◆ Task details: Copy exactly the lines of the records below, starting at the line that contains "What is the distance dividing" and continuing through the last line, both included; omit any pictures.

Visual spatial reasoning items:
=====
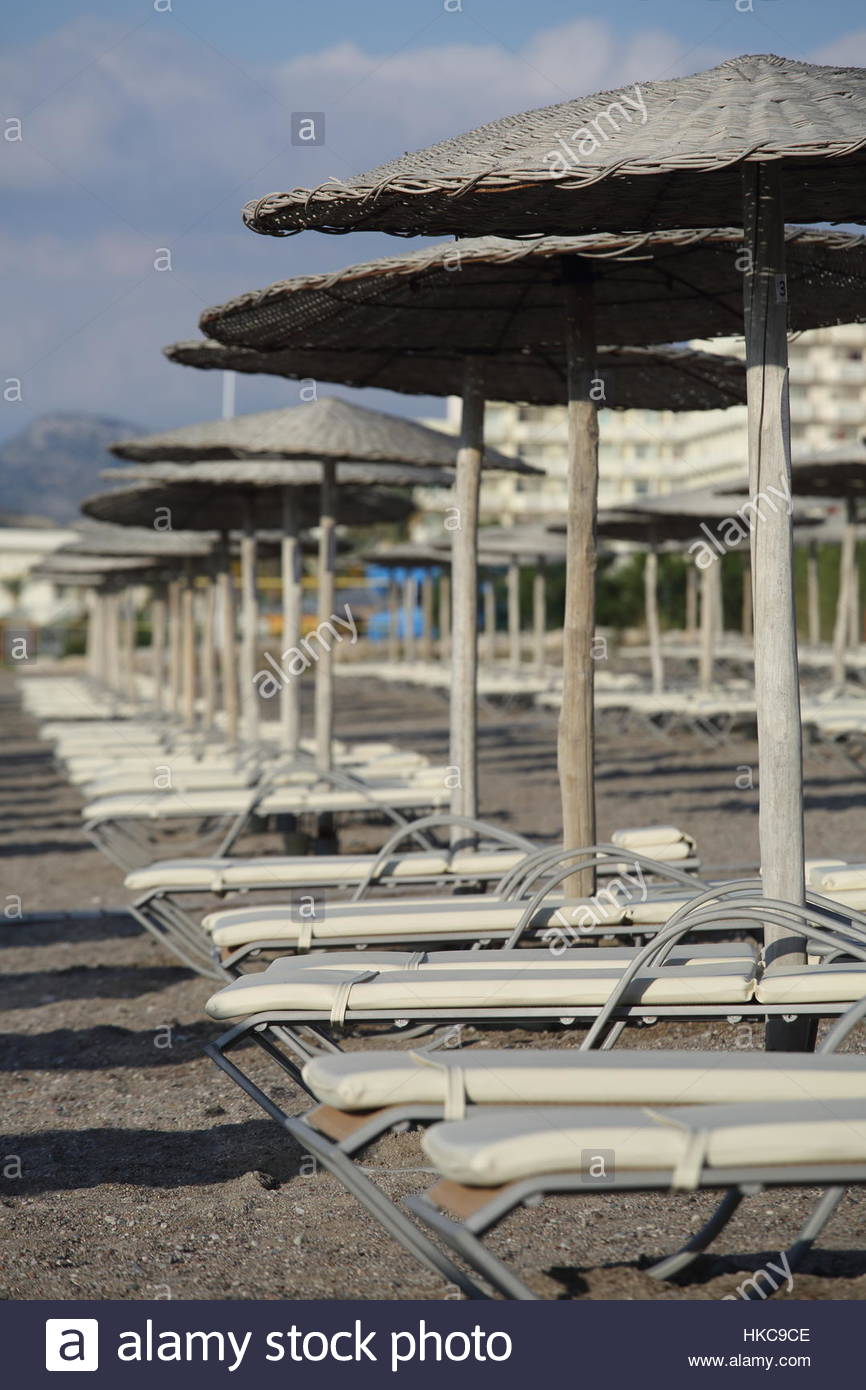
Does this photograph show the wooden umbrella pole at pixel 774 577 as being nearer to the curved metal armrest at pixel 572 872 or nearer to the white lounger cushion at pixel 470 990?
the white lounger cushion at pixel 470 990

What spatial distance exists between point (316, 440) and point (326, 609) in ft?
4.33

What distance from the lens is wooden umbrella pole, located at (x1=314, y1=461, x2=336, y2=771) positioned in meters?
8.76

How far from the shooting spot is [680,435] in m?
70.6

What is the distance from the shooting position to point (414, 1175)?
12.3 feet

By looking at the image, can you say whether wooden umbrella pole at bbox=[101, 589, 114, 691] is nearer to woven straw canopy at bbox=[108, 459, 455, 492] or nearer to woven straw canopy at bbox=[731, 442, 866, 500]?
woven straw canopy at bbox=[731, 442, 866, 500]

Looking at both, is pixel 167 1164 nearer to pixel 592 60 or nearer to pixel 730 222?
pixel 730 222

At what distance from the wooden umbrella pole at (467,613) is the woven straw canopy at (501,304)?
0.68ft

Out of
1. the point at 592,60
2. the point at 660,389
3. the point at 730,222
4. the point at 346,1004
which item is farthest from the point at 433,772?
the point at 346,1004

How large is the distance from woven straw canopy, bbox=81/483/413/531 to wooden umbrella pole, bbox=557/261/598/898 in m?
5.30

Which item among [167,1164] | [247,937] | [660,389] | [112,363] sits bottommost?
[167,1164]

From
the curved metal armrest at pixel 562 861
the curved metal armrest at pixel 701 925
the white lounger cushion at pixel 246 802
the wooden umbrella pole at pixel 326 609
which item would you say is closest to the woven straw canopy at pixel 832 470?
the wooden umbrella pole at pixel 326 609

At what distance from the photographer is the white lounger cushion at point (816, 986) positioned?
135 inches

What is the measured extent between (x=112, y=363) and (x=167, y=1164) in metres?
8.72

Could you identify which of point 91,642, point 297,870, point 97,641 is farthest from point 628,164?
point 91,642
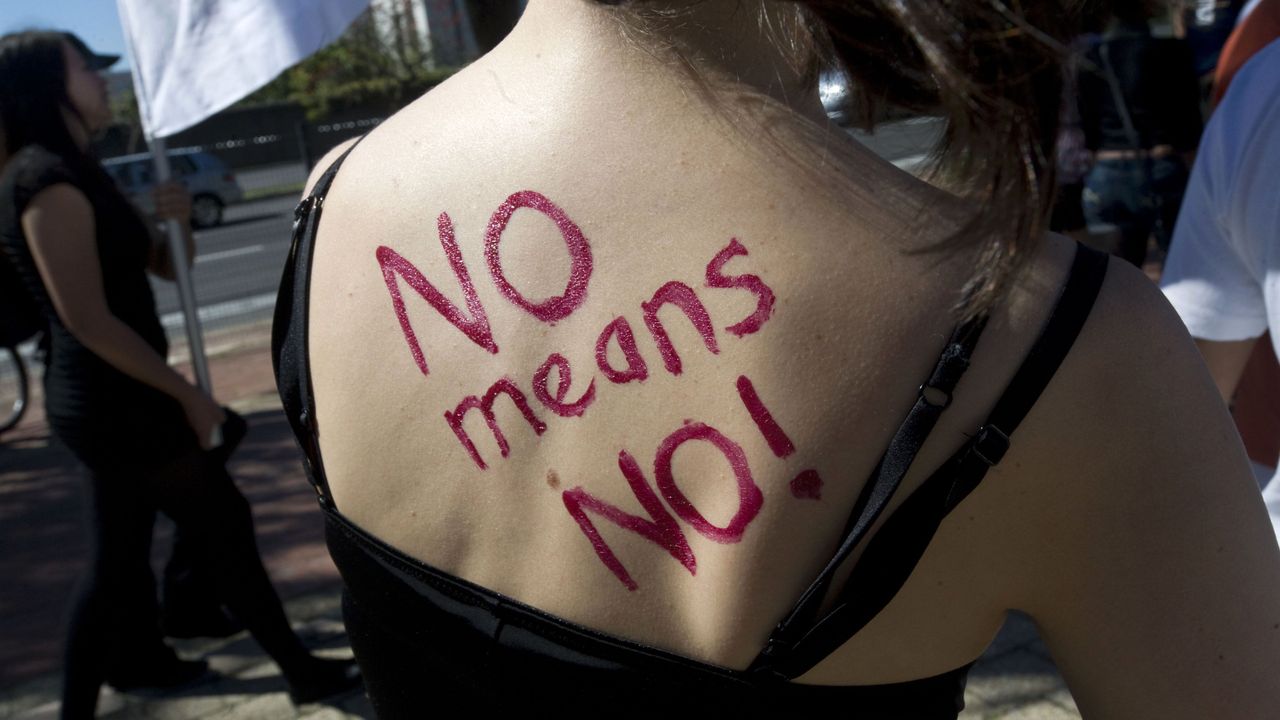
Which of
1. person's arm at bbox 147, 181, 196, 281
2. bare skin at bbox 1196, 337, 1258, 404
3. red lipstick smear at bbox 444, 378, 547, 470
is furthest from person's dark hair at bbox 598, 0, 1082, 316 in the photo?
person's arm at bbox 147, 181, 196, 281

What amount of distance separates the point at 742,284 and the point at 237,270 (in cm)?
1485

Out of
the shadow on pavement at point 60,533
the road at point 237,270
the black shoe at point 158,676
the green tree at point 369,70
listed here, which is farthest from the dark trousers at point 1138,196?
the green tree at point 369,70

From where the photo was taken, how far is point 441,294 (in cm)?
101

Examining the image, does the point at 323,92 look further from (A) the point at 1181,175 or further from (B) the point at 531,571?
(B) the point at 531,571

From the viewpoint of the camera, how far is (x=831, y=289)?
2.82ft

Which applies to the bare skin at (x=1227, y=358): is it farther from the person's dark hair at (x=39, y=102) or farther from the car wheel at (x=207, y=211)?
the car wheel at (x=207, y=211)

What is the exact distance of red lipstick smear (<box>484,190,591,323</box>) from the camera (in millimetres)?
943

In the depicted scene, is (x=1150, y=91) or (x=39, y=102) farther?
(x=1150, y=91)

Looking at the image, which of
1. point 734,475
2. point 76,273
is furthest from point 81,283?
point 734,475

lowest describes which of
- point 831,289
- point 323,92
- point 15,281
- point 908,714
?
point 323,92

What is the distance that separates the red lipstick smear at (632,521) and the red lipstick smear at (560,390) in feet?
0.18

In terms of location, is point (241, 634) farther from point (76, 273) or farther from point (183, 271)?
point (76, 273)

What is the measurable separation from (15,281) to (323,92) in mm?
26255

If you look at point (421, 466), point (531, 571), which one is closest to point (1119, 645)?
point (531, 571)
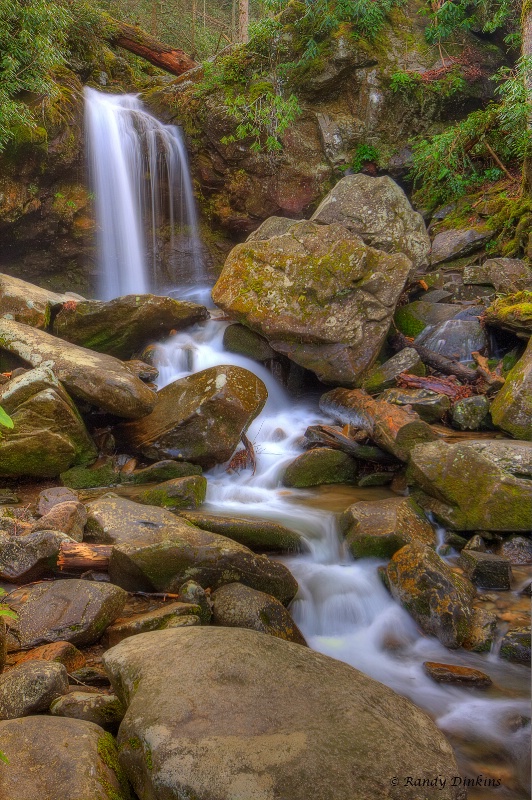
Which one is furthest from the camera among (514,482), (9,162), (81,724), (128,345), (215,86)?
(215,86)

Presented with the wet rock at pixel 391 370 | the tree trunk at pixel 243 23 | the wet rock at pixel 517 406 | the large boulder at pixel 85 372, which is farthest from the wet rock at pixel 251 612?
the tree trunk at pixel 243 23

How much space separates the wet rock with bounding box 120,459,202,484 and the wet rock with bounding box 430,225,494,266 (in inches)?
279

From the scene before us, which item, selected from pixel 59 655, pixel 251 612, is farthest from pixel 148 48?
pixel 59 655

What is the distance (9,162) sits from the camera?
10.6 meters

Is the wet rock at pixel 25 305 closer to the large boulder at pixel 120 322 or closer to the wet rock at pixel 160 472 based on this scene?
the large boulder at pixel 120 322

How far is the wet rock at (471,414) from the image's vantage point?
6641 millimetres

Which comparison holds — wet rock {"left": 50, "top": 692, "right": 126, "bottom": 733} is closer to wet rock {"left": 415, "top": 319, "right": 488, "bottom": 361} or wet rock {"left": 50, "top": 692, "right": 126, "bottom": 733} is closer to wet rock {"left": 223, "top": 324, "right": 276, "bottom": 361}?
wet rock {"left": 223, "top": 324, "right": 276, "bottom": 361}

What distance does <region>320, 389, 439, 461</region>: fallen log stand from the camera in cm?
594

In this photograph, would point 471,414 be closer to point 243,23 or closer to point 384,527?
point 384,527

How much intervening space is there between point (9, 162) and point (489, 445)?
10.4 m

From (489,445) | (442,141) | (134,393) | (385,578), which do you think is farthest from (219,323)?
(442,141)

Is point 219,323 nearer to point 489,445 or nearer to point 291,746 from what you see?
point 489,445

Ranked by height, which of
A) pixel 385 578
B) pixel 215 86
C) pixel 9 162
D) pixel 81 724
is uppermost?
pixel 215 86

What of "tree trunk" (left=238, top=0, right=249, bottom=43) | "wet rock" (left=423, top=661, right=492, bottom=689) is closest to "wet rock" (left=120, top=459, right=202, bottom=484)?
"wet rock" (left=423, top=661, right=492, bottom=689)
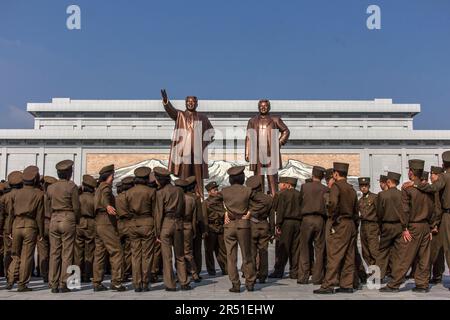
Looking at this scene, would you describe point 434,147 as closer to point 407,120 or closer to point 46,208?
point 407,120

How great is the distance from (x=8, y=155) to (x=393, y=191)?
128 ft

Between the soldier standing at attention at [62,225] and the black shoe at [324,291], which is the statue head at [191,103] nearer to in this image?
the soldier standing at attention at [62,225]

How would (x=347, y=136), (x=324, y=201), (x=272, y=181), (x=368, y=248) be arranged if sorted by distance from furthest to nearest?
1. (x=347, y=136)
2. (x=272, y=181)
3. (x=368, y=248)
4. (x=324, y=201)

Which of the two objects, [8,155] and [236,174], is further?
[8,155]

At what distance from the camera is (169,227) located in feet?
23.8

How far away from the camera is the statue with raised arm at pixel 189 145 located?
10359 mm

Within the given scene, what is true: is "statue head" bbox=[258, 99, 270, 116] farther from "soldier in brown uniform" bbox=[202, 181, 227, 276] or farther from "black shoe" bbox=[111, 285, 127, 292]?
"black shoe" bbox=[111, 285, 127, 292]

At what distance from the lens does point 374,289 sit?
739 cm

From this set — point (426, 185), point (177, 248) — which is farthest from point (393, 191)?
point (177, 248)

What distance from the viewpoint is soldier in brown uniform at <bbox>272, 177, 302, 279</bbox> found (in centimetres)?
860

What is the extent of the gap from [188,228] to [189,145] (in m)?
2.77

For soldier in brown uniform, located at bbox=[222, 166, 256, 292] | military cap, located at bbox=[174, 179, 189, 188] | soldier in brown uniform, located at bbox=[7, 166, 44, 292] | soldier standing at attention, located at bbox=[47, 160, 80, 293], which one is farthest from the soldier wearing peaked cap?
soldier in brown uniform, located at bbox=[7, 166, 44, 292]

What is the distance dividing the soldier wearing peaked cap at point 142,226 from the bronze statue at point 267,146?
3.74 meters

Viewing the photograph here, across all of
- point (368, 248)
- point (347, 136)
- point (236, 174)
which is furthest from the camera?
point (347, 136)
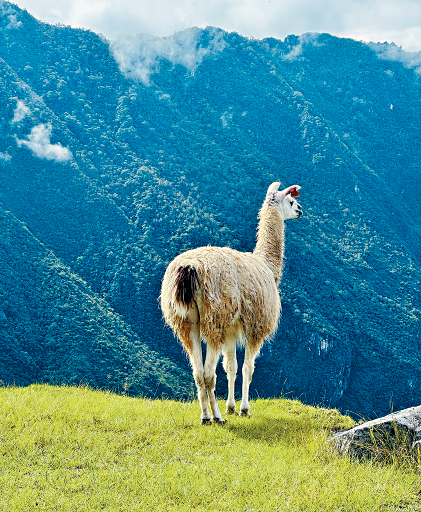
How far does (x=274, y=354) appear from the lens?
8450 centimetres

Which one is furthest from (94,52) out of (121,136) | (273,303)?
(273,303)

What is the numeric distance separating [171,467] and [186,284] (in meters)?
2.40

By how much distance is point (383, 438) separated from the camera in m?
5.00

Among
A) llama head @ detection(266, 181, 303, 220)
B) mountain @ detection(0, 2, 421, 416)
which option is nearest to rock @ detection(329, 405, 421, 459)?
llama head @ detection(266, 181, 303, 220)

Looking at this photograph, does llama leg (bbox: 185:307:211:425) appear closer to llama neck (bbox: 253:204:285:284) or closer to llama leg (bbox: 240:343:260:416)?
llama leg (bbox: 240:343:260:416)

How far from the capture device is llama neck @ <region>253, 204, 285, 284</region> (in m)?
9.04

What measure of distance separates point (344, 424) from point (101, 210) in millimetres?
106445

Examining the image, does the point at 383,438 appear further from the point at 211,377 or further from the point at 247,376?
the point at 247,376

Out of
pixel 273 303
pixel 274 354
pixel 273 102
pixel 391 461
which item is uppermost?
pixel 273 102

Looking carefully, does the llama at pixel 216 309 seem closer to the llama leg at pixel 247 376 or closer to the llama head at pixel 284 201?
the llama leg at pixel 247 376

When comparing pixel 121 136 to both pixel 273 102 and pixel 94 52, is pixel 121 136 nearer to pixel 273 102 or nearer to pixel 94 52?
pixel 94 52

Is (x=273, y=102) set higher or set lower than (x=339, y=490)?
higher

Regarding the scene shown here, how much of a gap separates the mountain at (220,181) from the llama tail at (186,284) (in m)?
=====
◆ Written solution:
What is the distance dividing the soldier wearing peaked cap at point 142,226 from the bronze statue at point 267,146?
3.74 meters

Viewing the photograph here, across all of
- point (368, 248)
- point (347, 136)
- point (236, 174)
which is furthest from the camera?
point (347, 136)
How far does (x=274, y=354) appear from the lens?
8450 centimetres

Which one is furthest from (94,52) out of (121,136) | (273,303)?
(273,303)

What is the numeric distance separating [171,467] and [186,284] (in meters)?
2.40

By how much distance is point (383, 438) separated from the camera in m?
5.00

Among
A) llama head @ detection(266, 181, 303, 220)
B) mountain @ detection(0, 2, 421, 416)
which option is nearest to rock @ detection(329, 405, 421, 459)?
llama head @ detection(266, 181, 303, 220)

Looking at this photograph, does llama leg (bbox: 185:307:211:425) appear closer to llama neck (bbox: 253:204:285:284) or closer to llama leg (bbox: 240:343:260:416)?
llama leg (bbox: 240:343:260:416)

How far from the capture device is llama neck @ <region>253, 204, 285, 284</region> (in m)?
9.04

What measure of distance separates point (344, 424) from point (101, 210) in millimetres?
106445

Examining the image, does the point at 383,438 appear further from the point at 211,377 or further from the point at 247,376?
the point at 247,376

Out of
pixel 273 303
pixel 274 354
pixel 273 102
pixel 391 461
which item is uppermost?
pixel 273 102

Looking carefully, does the llama at pixel 216 309 seem closer to the llama leg at pixel 247 376 or closer to the llama head at pixel 284 201?
the llama leg at pixel 247 376

When comparing pixel 121 136 to both pixel 273 102 and pixel 94 52, is pixel 121 136 nearer to pixel 273 102 or nearer to pixel 94 52?
pixel 94 52

Is (x=273, y=102) set higher or set lower than (x=339, y=490)?
higher

Regarding the scene shown here, how much of a gap separates the mountain at (220,181) from the llama tail at (186,284) (in m)?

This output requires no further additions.